Los campesinos no tienen acceso a clínicas de tercer nivel, donde lleguen los pacientes remitidos de puntos de salud regionales; para ilustrárselo más claramente estos centros son los que están equipados con todo el personal especializado y maquinaria tecnológica, que en medio de una crisis sanitaria respaldaría la rapidez en procesos de laboratorio, disponibilidad de toma y resultados de exámenes y tal vez lo que más tememos todos ante una creciente cifra (de aproximadamente 10 puntos porcentuales diarios) de infectados: disposición de camas.
Un aspecto más que preocupa a estas comunidades, tiene que ver con la incesante violencia en nuestros territorios. Hace poco menos de un mes (reporte EFE, 4 de enero de 2020), reportaban 270 campesinos que fueron obligados a salir de sus casas en Argelia, Cauca, a causa de enfrentamientos entre grupos armados ilegales. Los rurales siguen siendo el blanco de ataque entre los intereses de criminales de guerra que se pelean por el control de rutas de narcotráfico, cultivos de coca y trayectos de libre paso para exportar cocaína al exterior.

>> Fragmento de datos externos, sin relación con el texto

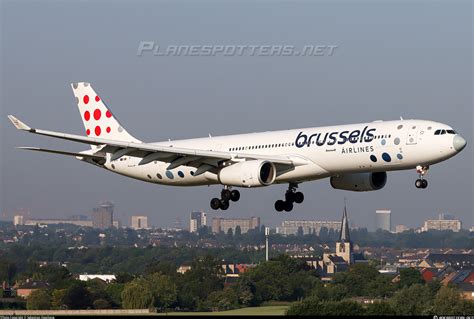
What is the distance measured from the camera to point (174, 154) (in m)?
69.6

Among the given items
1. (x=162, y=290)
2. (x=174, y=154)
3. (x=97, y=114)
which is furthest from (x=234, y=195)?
(x=162, y=290)

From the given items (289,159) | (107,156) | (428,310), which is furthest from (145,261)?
(289,159)

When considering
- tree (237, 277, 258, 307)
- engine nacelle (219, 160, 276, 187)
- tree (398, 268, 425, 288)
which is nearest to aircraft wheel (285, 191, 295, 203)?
engine nacelle (219, 160, 276, 187)

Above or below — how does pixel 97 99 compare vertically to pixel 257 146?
above

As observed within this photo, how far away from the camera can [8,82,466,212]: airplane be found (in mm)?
64062

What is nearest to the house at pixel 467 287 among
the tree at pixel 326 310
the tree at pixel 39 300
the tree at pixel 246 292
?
the tree at pixel 246 292

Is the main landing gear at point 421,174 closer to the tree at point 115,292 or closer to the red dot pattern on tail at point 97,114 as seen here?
the red dot pattern on tail at point 97,114

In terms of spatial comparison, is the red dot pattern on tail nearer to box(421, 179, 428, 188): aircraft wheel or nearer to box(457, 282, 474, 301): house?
box(421, 179, 428, 188): aircraft wheel

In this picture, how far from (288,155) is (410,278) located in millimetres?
69415

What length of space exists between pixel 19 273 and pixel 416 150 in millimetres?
72342

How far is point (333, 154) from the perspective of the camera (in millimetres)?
66062

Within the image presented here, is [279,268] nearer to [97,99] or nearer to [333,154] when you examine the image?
[97,99]

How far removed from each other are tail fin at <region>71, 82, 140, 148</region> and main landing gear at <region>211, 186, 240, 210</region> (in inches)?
482

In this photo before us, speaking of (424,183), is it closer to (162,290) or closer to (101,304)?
(101,304)
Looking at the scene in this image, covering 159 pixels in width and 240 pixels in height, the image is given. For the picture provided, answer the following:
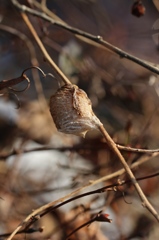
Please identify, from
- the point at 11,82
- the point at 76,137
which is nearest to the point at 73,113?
the point at 11,82

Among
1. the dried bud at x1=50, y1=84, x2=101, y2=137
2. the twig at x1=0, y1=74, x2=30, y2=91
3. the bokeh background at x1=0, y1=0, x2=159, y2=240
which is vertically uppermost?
the bokeh background at x1=0, y1=0, x2=159, y2=240

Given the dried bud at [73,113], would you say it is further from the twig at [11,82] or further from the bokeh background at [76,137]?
the bokeh background at [76,137]

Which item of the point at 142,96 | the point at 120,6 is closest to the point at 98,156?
the point at 142,96

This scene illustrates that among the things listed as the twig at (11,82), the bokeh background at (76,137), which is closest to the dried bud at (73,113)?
the twig at (11,82)

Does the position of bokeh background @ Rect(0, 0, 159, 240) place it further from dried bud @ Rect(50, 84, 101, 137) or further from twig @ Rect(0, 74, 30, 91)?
twig @ Rect(0, 74, 30, 91)

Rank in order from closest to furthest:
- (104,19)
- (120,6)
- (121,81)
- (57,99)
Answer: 1. (57,99)
2. (121,81)
3. (104,19)
4. (120,6)

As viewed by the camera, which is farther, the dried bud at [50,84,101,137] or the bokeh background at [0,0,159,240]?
the bokeh background at [0,0,159,240]

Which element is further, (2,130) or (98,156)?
(2,130)

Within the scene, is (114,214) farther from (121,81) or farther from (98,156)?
(121,81)

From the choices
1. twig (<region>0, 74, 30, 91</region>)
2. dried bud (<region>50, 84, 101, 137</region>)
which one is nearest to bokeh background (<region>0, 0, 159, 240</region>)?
dried bud (<region>50, 84, 101, 137</region>)
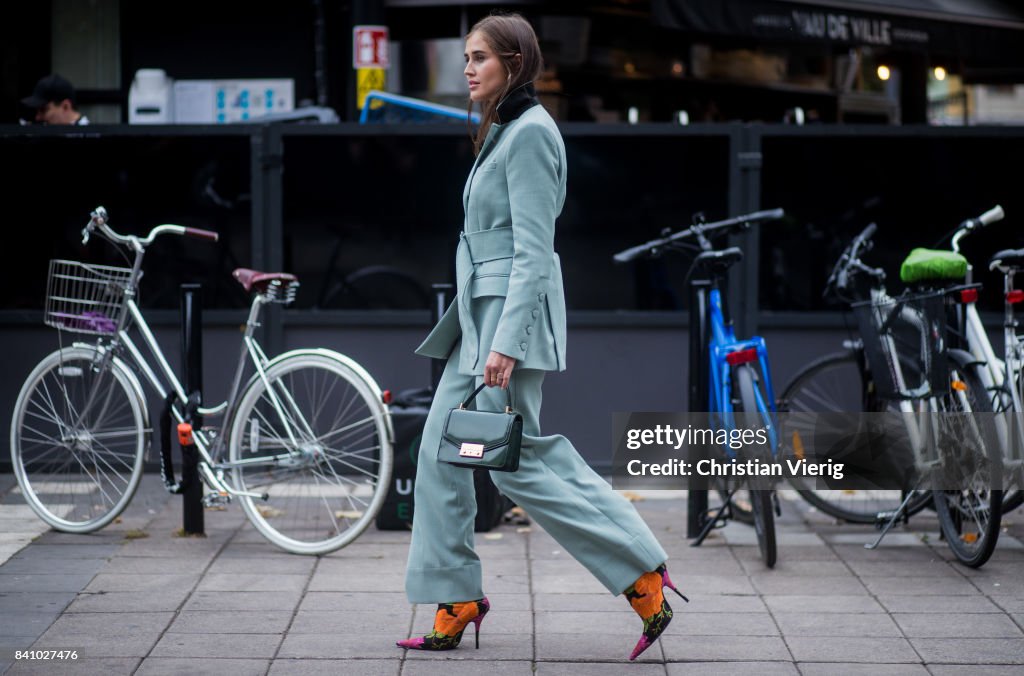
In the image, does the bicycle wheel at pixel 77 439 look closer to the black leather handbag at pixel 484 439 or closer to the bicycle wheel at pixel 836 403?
the black leather handbag at pixel 484 439

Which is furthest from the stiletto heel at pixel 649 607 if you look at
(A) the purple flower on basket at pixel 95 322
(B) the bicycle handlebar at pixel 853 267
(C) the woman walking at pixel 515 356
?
(A) the purple flower on basket at pixel 95 322

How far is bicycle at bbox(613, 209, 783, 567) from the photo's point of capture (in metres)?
5.18

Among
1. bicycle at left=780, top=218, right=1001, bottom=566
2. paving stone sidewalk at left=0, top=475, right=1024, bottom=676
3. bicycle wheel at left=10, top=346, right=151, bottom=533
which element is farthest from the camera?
bicycle wheel at left=10, top=346, right=151, bottom=533

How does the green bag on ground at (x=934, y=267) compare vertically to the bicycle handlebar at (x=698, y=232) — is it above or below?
below

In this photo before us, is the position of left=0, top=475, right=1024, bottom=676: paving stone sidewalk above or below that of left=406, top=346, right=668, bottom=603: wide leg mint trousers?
below

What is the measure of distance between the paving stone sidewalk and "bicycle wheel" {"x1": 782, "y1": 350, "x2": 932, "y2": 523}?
0.40ft

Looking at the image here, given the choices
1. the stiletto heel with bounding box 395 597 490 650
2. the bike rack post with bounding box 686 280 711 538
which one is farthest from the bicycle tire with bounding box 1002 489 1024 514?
the stiletto heel with bounding box 395 597 490 650

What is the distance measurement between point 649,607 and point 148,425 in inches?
94.0

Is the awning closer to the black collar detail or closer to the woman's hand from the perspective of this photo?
the black collar detail

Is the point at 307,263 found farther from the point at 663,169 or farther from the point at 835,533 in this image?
the point at 835,533

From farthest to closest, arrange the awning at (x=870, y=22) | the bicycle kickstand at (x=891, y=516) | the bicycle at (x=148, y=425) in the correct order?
the awning at (x=870, y=22)
the bicycle kickstand at (x=891, y=516)
the bicycle at (x=148, y=425)

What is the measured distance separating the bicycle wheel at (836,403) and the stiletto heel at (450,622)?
7.28 ft

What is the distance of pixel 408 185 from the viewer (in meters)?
7.05

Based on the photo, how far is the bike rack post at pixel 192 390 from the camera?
557 cm
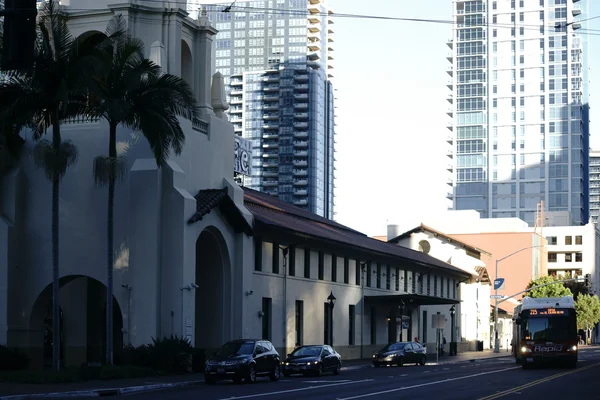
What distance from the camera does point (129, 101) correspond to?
38.0 m

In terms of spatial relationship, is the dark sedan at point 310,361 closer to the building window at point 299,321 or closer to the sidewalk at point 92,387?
the sidewalk at point 92,387

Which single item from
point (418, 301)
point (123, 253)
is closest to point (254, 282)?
point (123, 253)

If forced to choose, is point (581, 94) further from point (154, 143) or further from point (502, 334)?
point (154, 143)

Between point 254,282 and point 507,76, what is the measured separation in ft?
510

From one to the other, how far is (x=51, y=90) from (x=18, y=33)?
89.7ft

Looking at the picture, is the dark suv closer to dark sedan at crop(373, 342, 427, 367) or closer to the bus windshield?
the bus windshield

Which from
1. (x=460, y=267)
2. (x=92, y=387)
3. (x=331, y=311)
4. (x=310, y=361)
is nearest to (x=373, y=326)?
(x=331, y=311)

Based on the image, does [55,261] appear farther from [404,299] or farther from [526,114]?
[526,114]

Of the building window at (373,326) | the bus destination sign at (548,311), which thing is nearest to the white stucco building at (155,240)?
the bus destination sign at (548,311)

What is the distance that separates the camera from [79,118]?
4409 cm

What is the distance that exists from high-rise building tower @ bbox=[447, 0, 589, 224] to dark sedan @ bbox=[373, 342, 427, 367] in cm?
14006

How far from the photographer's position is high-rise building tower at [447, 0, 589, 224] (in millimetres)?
193500

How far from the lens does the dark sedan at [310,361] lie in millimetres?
41875

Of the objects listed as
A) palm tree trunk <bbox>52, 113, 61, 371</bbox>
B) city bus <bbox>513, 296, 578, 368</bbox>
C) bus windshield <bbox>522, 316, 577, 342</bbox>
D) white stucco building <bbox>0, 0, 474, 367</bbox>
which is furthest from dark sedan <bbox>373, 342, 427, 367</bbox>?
palm tree trunk <bbox>52, 113, 61, 371</bbox>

Las acciones del Estado continúan siendo escasas y no llegan con contundencia para atacar esta problemática; a este paso las nuevas generaciones del campo colombiano se acostumbrarán a vivir bajo el terror y un eterno confinamiento. Sí, esa misma medida que no hemos sido capaces de respetar a cabalidad en los menos de quince días de cuarentena que lleva el resto del país.
Y la lista sigue, porque no, no hay garantías de ningún tipo. Ellos, quienes siguen trabajando por nuestro pan de cada día, no han recibido por parte del gobierno un plan de ayuda y contingencia que sea puesto en marcha para dignificar y preservar la vida de estas poblaciones rurales, a donde aún no se hacen efectivas medidas básicas como: entrega de mercados, traslado de personal médico, suplemento de medicinas de primera necesidad para afrontar la emergencia, alcohol, gel antibacterial y tapabocas, entre otros. Esto muy a pesar de que el virus ya llegó a ciertos sectores en el campo, por ejemplo, a causa de la imprudencia de viajeros durante el último puente festivo de marzo, se alcanzó un brote de casos aislados en Subachoque, Cajicá y Anapoima, municipios de Cundinamarca. En definitiva, los habitantes del campo colombiano siguen siendo hoy los pauperizados por el Estado, los olvidados, los nadie.